"Ada dua jenis musuh. Musuh ganyal (nyata) dan musuh alit (halus). Musuh ganyal kelihatan dan mudah dilawan. Sebaliknya, musuh alit tidak kelihatan, berbentuk ideologi baru, cuma bisa diatasi dengan cara meningkatkan kecerdasan rakyat"
Prabu Siliwangi (1482-1521), Carita Parahyangan. Di Proceeding Seminar Nasional Sastra dan Sejarah Pakuan Pajajaran, 11-13 November 1991, hal 38, 151.
Tulisan ke-dua dari tiga tulisan.
Kerajaan Pakuan Pajajaran mencapai masa keemasaannya pada masa Prabu Siliwangi. Di masa pemerintahannya, beliau memprioritaskan pembangunan di bidang ekonomi dan pendidikan.
Pada jaman itu, kerajaan ini memiliki pelabuhan dagang di Banten, Pontang, Cikande (Tangerang), Karawang, Cimanuk dan pelabuhan internasional Sunda Kelapa. Pelabuhan Sunda Kelapa digunakan untuk mengekspor lada dan beras ke negara-negara sahabatnya (Sunarto H & Viviane Sukanda Tessier, 1983, hal 15-16).
Tulisan “Perebutan Sunda Kelapa: Kisah Para Pangeran Pakuan Pajajaran dari Dua Permaisuri” telah membahas sekilas tentang para pangeran dari Kerajaan Pakuan Pajajaran. Hal ini sebagai sedikit latar belakang untuk menunjukkan cikal bakal ketegangan yang terjadi pada masa itu, yang nantinya akan berujung pada perebutan pelabuhan Sunda Kelapa.
Ketegangan Pakuan Pajajaran dan Cirebon
Kita kembali sejenak kepada Walasungsang atau Pangeran Cakrabuana di Cirebon.
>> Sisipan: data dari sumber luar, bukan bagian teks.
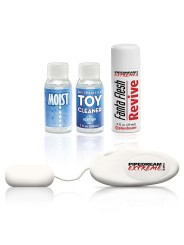 EXTREME TOYZ - MEGA MASTURBADOR DE NUS FEMININO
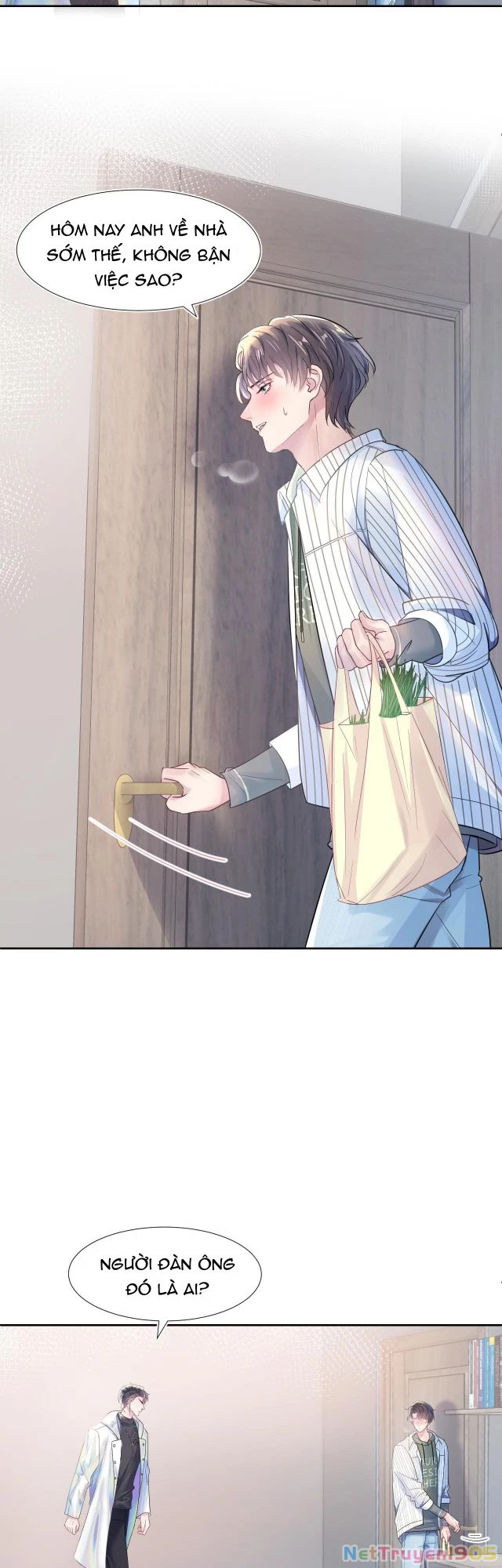 Tuyệt Mỹ Bạch Liên Online Dạy Học Chapter 2 - 3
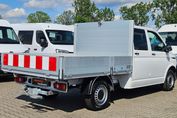 Volkswagen Transporter L2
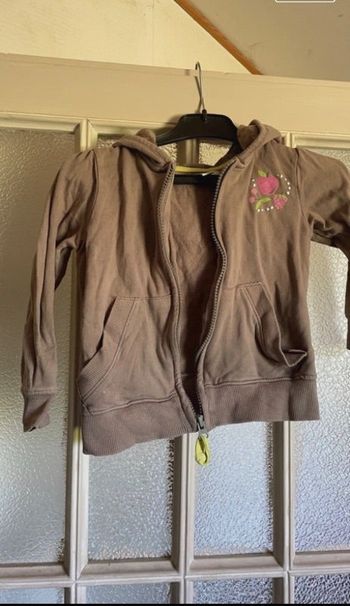 Veste 3 ans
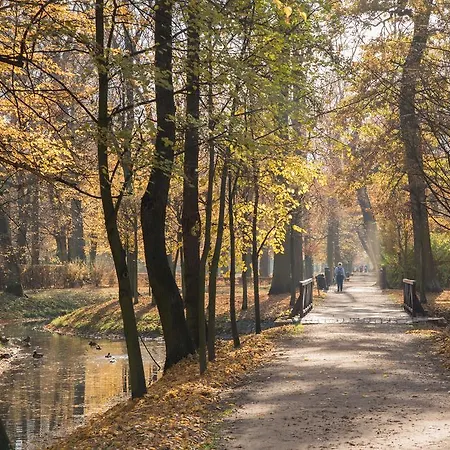 I Restauracja Brochow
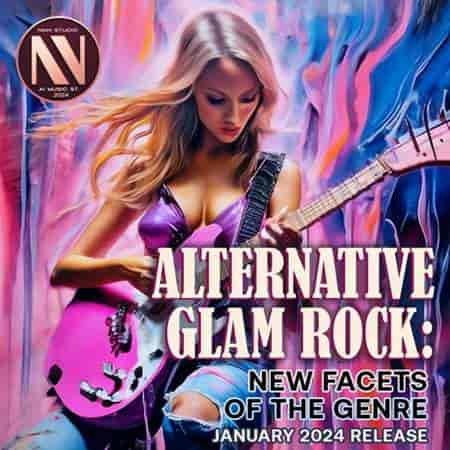 Alternative &amp; Glam Rock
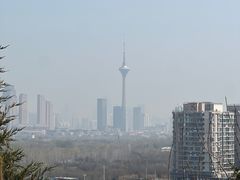 -南翠屏公园
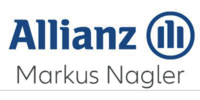Logo der Firma Allianz Versicherung Markus Nagler Generalvertretung aus Garmisch-Partenkirchen
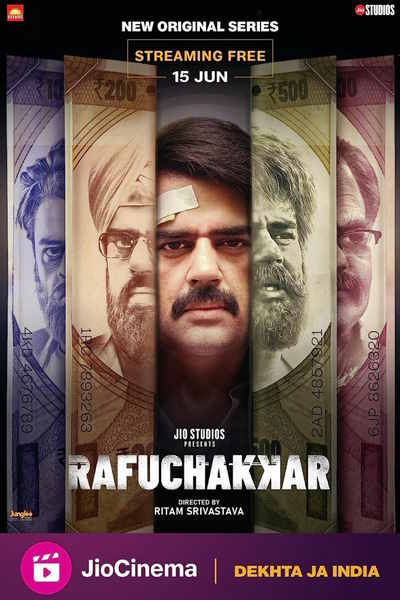 Rafuchakkar - Season 1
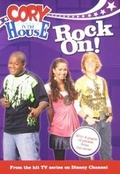 Cover: Rock On! - Disney Press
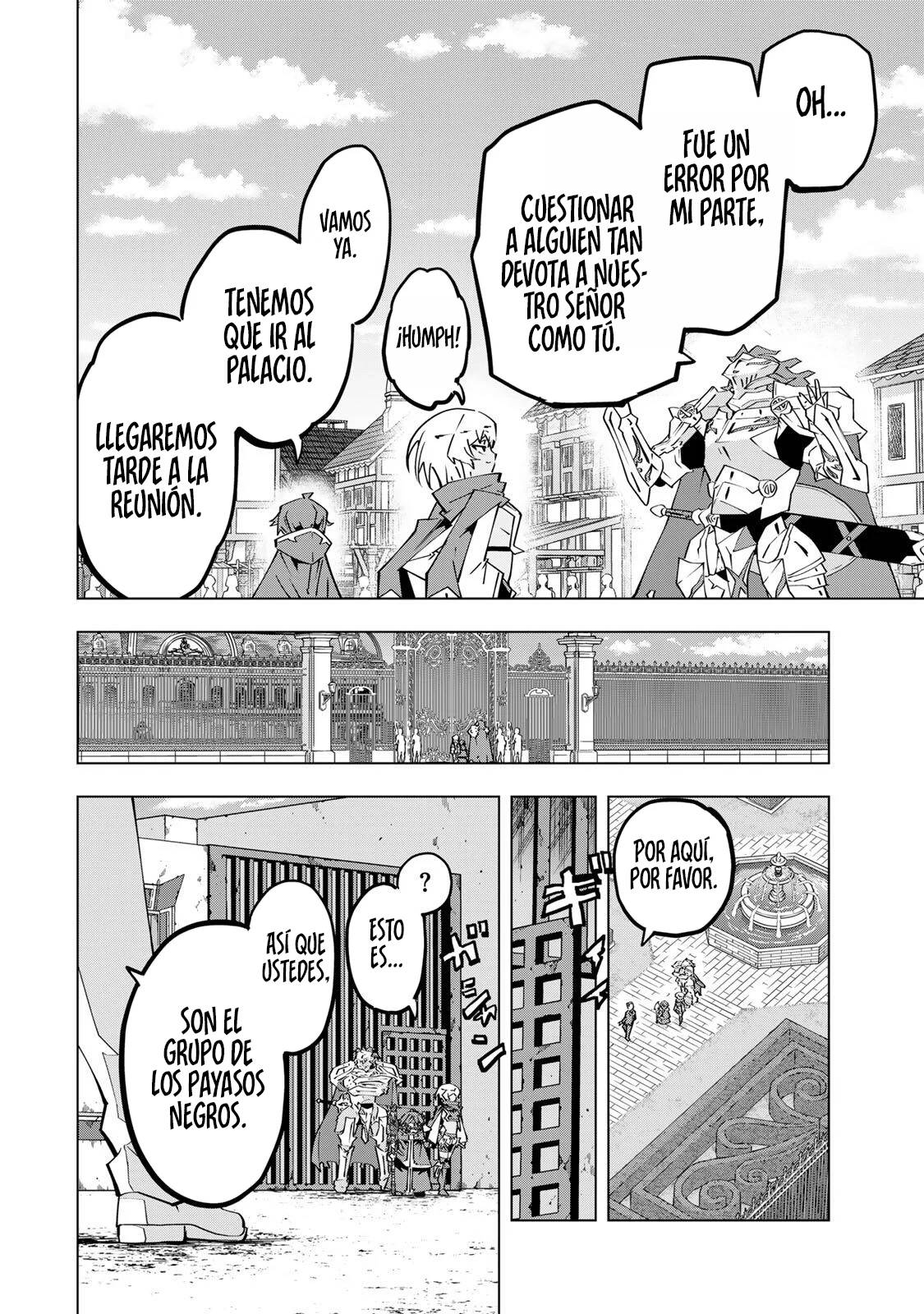 Read My Gift Lvl 9999 Unlimited Gacha ES Manga Online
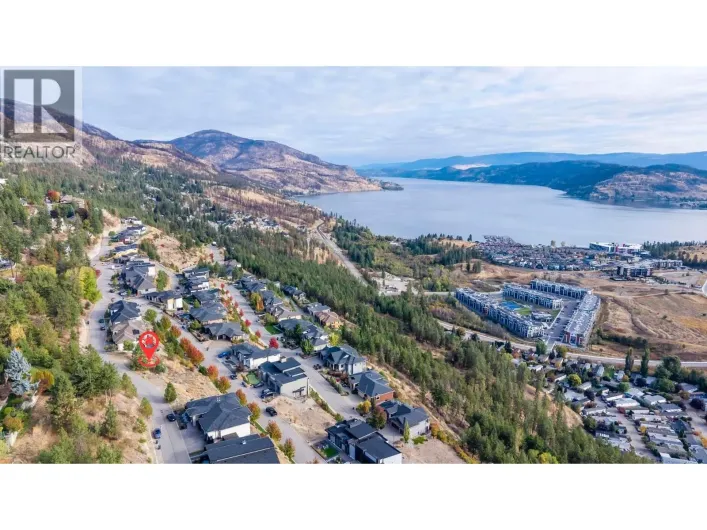 1844 Diamond View Drive, West Kelowna
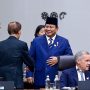 Presiden Prabowo Subianto di acara APEC Economic Leaders’ Meeting (AELM) 2025 di Gyeongju, Republik Korea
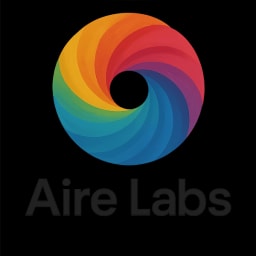 Aire logo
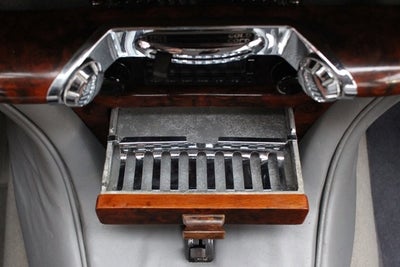 1965 Jaguar S-Type 3.8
Beliau adalah putera Prabu Siliwangi dari Kerajaan Pakuan Pajajaran dari permaisurinya yang bernama Subanglarang. Literatur menyebutkan Subanglarang dan anak-anaknya memeluk agama Islam. Pangeran Walasungsang kemudian mendirikan kerajaan Islam pertama di Cirebon. Ini disebut sebagai kerajaan Islam pertama di wilayah kekuasaan kerajaan Pakuan Pajajaran.
Prabu Siliwangi, menurut berbagai literatur, tidaklah menentang agama yang dipeluk istri dan anak-anaknya itu, serta juga tidak menolak berdirinya kerajaan Islam. Prabu Siliwangi menobatkan Pangeran Walasungsang sebagai Susuhunan (penguasa) Cirebon dengan gelarSri Mangana.Meskipun, tentu saja, kita tidak mengetahui secara pasti bagaimana reaksi Prabu Siliwangi pada saat itu.
Walasungsang dan adiknya, Nyai Larasantang naik haji ke Mekkah selama dua tahun. Setelah naik haji, Nyai Larasantang mendapat gelar Syarifah Mudha’im. Sedangkan, kakaknya Pangeran Walasungsang mendapat gelar Abdullah Iman.
Di sanalah, Nyai Larasantang bertemu dan menikah dengan Syarif Abdullah dari Mesir. Mereka memiliki seorang anak bernama Syarif Hidayatullah pada tahun 1448 m (Tjandrasasmita, 2009, hal 161).